Your goal. From the article on microstrip antenna bandwidth, extract everything from "The researchers systematically" down to "6, p. 1654.", word for word.

Approach Improves Impedance Bandwidth Of Microstrip Antennas

Nov. 16, 2006
MICROSTRIP ANTENNAS have been miniaturized through a number of techniques and choices of materials. Traditional techniques involve the use of high permittivity dielectric materials to decrease the physical dimensions of the radiator. Pekka ...

MICROSTRIP ANTENNAS have been miniaturized through a number of techniques and choices of materials. Traditional techniques involve the use of high permittivity dielectric materials to decrease the physical dimensions of the radiator. Pekka Ikonen and associates from the Radio Laboratory/SMARAD at the Helsinki University of Technology (Helsinki, Finland) chose an approach using artificial magnetodielectric loading to create artificial magnetism at microwave frequencies for a net reduction in the size of a microstrip antenna.

The researchers note that resonant magnetic media can be used with planar radiators in two basic ways. If the resonance of the material lies inside the operational band of the loaded antenna and can be combined with the antenna resonance, it is possible to create a multiresonant antenna. Another method involves using the material-to resonate at a higher frequency than the operational frequency of the loaded antenna, while maintaining the effective magnetic properties over a wide frequency band.

The researchers systematically studied the effects of artificial magnetodielectric substrates on the impedance bandwidth properties of microstrip antennas and built a prototype antenna having volume loaded with an array of metasolenoids. Designed for 2.07 GHz, the antenna employed a host substrate of R/T Duroid material from Rogers Corp. (Rogers, CT) and achieved a fairly large radiation quality factor for its relative small size of 35 35 7.5 mm. See "On Artificial Magnetodielectric Loading for Improving the Impedance Bandwidth Properties of Microstrip Antennas," IEEE Transactions on Antennas and Propagation, June 2006, Vol. 54, No. 6, p. 1654.

Extracted data entries
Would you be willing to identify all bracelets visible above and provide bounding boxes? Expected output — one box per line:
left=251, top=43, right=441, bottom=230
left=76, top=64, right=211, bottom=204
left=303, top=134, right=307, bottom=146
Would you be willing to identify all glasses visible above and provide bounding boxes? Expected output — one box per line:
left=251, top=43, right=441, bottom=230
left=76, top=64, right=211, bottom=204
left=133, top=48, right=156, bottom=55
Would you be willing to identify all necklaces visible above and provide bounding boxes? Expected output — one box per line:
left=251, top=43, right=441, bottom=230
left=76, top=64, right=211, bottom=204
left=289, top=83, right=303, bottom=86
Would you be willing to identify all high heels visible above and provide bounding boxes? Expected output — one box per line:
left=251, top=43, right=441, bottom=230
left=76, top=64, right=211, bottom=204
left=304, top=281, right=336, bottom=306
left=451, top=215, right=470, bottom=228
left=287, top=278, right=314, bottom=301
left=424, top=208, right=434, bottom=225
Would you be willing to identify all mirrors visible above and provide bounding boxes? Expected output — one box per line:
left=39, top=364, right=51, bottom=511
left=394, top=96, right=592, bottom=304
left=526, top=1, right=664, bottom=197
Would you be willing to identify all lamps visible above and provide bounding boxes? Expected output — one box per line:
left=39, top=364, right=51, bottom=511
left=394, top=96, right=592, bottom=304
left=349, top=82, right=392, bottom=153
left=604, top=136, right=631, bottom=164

Result of this task.
The researchers systematically studied the effects of artificial magnetodielectric substrates on the impedance bandwidth properties of microstrip antennas and built a prototype antenna having volume loaded with an array of metasolenoids. Designed for 2.07 GHz, the antenna employed a host substrate of R/T Duroid material from Rogers Corp. (Rogers, CT) and achieved a fairly large radiation quality factor for its relative small size of 35 35 7.5 mm. See "On Artificial Magnetodielectric Loading for Improving the Impedance Bandwidth Properties of Microstrip Antennas," IEEE Transactions on Antennas and Propagation, June 2006, Vol. 54, No. 6, p. 1654.